Je ne sais même pas où on est. Charles fait une moue d’ignorance.
— Ah si ! hurle-t-il en désignant l’autoroute derrière lui. Là-bas ! J’ai vu : Rouen, vingt-cinq kilomètres !
Ça fait soixante bornes de Sarqueville. La voiture en panne sèche.
Nicole.
Réfléchir.
Je n’arrive pas à aligner deux pensées. Ça s’est arrêté de fonctionner sur l’image de Nicole et sa voix au téléphone. Je n’ai même pas vu Charles ouvrir sa portière et descendre de voiture. Il marche en direction de la station-service selon une trajectoire sinusoïdale. Réfléchir. Du stop. Trouver un autre véhicule. Rien d’autre à faire. Je m’extrais de la voiture et je cours derrière Charles. Il est déjà en discussion avec un blond gigantesque, au visage rouge, casquette sale. J’arrive à leur hauteur. Charles me désigne.
— C’est lui, c’est mon pote…
Le type me regarde. Il regarde Charles. On ne doit pas aller très bien ensemble.
— Je vais après Rouen, lâche-t-il.
— Sarqueville, je dis.
— Je passe pas loin.
Charles se frotte les mains.
— Tu peux emmener mon pote, alors ?
C’est là que je me rends compte de sa force, à mon Charles. Personne ne peut lui résister. Il est confondant de sincérité. Il déborde de générosité.
— Pas de problème, dit le gars.
— Bon bah, faut pas traîner, dit Charles en se frottant les mains.
Le type danse déjà d’un pied sur l’autre. Je serre la main de Charles. Il voit mon embarras.
— T’emmerde pas !
Je fouille dans mes poches. Quatre euros. Je les lui donne.
— Bah, et toi ?
Sans attendre la réponse, Charles m’en redonne trois.

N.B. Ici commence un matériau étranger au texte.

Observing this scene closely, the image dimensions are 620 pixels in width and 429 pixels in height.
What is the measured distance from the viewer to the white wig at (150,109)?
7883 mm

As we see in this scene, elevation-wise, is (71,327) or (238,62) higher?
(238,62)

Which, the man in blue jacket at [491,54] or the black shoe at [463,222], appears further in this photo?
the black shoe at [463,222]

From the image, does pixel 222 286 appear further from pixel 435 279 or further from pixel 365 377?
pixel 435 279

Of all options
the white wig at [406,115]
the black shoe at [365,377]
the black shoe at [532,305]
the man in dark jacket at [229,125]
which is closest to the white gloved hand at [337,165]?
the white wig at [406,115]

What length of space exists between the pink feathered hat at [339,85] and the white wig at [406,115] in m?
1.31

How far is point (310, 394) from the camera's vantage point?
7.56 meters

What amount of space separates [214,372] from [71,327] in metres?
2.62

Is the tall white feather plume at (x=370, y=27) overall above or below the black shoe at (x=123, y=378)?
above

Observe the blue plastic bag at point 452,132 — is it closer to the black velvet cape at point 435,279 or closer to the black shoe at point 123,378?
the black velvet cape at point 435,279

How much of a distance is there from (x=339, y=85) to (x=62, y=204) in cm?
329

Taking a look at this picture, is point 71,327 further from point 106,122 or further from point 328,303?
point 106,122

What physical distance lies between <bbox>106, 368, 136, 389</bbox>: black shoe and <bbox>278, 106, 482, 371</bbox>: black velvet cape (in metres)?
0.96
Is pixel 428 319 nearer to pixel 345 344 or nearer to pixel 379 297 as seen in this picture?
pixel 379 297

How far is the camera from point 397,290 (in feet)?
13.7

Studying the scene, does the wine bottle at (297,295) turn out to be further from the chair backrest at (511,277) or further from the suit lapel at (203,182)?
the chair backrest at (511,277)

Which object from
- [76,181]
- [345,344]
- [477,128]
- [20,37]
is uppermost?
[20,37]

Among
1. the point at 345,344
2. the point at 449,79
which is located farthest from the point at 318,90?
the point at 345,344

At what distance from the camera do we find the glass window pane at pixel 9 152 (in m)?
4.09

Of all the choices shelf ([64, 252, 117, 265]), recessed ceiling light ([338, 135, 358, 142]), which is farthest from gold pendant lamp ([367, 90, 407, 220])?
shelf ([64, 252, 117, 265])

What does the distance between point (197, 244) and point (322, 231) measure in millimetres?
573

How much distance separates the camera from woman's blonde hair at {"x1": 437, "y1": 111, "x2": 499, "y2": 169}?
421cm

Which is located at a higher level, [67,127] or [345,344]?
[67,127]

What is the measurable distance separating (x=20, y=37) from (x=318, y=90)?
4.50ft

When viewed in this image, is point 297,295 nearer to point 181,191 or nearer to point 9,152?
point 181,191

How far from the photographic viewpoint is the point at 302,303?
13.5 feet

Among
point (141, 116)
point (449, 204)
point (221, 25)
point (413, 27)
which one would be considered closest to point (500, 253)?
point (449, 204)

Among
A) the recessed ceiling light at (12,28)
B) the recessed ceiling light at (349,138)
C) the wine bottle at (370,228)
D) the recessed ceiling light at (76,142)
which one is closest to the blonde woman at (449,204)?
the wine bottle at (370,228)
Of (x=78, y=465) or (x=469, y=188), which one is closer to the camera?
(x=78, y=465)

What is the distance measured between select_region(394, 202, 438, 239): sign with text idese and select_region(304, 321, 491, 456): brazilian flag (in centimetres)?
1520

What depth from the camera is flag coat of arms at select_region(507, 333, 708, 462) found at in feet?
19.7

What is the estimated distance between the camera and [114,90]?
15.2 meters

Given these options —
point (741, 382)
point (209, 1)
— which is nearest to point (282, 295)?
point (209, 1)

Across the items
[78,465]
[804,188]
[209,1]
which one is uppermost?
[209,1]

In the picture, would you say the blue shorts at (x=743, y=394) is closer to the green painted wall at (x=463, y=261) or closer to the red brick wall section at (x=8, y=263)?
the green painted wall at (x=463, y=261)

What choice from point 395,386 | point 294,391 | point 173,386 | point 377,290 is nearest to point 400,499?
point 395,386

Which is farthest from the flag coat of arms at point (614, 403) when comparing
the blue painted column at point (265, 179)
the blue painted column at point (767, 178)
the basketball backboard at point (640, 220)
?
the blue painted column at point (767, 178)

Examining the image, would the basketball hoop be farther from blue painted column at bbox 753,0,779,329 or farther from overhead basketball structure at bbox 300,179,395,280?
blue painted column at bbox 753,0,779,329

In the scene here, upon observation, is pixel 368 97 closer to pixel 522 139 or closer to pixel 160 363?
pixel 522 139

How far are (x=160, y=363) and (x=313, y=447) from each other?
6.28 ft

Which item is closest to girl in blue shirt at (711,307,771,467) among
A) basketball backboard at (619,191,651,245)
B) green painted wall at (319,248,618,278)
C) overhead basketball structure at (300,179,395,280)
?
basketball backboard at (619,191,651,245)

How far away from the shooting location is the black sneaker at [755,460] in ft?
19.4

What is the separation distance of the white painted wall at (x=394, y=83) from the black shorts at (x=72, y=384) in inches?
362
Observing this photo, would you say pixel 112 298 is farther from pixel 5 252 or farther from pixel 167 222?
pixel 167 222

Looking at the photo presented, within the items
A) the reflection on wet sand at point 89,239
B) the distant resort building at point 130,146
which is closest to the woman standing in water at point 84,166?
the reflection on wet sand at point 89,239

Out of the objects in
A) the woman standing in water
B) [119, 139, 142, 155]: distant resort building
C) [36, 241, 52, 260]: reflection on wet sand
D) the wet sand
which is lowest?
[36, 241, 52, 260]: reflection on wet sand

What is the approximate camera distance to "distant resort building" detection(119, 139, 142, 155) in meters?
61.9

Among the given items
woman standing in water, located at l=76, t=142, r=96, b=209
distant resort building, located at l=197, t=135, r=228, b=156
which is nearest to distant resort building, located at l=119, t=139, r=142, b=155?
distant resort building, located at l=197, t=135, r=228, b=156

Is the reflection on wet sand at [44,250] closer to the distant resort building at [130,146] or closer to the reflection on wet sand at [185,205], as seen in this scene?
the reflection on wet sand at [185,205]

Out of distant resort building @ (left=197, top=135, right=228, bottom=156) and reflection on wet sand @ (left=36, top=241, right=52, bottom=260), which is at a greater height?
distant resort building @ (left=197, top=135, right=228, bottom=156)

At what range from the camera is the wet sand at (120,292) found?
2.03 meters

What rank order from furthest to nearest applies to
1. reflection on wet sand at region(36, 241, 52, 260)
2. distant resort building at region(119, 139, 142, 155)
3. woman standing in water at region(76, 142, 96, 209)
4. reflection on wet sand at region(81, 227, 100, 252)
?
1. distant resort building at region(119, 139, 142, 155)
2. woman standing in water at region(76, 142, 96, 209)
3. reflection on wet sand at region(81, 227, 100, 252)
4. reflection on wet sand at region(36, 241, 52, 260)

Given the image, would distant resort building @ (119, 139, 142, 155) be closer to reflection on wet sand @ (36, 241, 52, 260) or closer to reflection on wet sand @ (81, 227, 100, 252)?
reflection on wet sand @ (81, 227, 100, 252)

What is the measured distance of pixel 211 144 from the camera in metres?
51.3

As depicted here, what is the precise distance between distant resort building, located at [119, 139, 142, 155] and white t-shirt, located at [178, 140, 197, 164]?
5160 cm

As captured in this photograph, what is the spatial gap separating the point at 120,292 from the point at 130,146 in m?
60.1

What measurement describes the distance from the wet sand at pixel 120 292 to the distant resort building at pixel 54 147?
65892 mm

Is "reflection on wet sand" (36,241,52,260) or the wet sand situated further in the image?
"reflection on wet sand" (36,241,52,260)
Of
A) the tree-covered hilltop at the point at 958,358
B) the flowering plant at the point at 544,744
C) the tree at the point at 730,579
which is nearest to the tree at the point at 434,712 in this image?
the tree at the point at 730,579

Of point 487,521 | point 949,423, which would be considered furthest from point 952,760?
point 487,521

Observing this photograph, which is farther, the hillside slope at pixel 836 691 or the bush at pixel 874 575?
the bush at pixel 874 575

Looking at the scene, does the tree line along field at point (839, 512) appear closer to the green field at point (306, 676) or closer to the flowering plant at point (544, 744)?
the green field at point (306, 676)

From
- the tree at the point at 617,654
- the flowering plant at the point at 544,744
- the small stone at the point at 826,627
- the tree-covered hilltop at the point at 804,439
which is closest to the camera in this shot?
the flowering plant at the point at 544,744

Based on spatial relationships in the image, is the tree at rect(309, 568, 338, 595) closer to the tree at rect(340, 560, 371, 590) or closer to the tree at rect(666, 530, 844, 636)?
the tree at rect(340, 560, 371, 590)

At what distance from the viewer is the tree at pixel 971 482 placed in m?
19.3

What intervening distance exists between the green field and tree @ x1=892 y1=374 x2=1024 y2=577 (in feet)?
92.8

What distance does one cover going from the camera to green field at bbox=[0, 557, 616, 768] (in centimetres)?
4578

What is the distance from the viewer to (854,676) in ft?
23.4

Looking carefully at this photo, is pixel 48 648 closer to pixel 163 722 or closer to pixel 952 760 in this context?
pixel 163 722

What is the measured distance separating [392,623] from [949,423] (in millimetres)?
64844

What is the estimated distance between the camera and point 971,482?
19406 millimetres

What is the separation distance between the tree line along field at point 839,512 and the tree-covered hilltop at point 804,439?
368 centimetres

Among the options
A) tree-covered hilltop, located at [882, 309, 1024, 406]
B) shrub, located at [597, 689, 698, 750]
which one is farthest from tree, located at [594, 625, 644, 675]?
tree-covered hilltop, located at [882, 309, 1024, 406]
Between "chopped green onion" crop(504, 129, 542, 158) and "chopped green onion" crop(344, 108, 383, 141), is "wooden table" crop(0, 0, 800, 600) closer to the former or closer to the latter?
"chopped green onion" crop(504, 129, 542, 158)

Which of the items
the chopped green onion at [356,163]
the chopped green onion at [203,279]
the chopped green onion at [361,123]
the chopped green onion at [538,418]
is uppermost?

— On partage en frère, dit-il en rigolant.
Le chauffeur dit :
— Bon, désolé les gars, mais…
J’embrasse Charles. Il me retient de justesse. Il retire son immense montre avec son bracelet vert fluo et me la tend. Je la mets à mon poignet et je lui serre l’épaule. Il tourne la tête et me fait signe que le chauffeur m’attend.
Dans le rétroviseur de côté, je le vois disparaître. Il me fait le signe de l’Indien.